● **Page**:
At the AWP panel "The Road from Journal to Book," five writers/editors talked about the fiction of literary journal hierarchies. They named Cliff Garstang's Perpetual Folly Pushcart Rankings and the Top 50 Journals by Every Writer's Resource as examples of journal hierarchies (the latter woefully dated — they have several dead journals and glaring exceptions).

The best point made during the panel was that journal editors don't think of journals along a spectrum from worse to better, but more like least favorite to most favorite. In other words, every editor has a personal hierarchy of literary journals. Therefore, attempts to make static, universal hierarchies of literary journals are doomed to fail.

This means some "good" journals might mean little to a journal editor if they know that journal's aesthetic clashes with their own. Or conversely, if a lesser known journal matches the aesthetic of their journal, it could really boost a story's chances. 

So writers should be focused less on trying to make it into the best journal they possibly can (So many writers I know always send out a new story to Atlantic Monthly, Granta, Paris Review, and Ploughshares), and more on trying to make it into journals that really matches the type of fiction they write.

(Raw records)
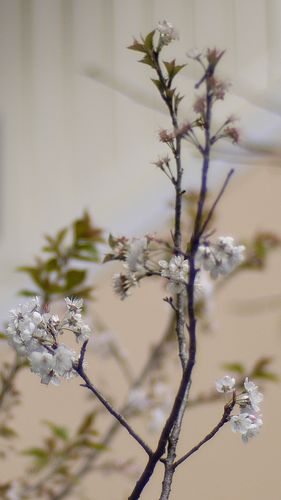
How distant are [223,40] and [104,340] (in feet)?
3.66

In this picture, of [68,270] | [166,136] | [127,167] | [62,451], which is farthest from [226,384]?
[127,167]

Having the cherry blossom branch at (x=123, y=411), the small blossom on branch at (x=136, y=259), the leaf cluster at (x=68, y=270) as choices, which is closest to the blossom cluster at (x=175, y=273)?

● **Directives**:
• a. Reproduce word for word the part of the passage on literary journal hierarchies starting with "At the AWP panel" and going on through "doomed to fail.".
• b. Name every journal that the passage on literary journal hierarchies says many writers always send a new story to.

● **Responses for each task**:
• a.
At the AWP panel "The Road from Journal to Book," five writers/editors talked about the fiction of literary journal hierarchies. They named Cliff Garstang's Perpetual Folly Pushcart Rankings and the Top 50 Journals by Every Writer's Resource as examples of journal hierarchies (the latter woefully dated — they have several dead journals and glaring exceptions).

The best point made during the panel was that journal editors don't think of journals along a spectrum from worse to better, but more like least favorite to most favorite. In other words, every editor has a personal hierarchy of literary journals. Therefore, attempts to make static, universal hierarchies of literary journals are doomed to fail.

• b. Atlantic Monthly, Granta, Paris Review, Ploughshares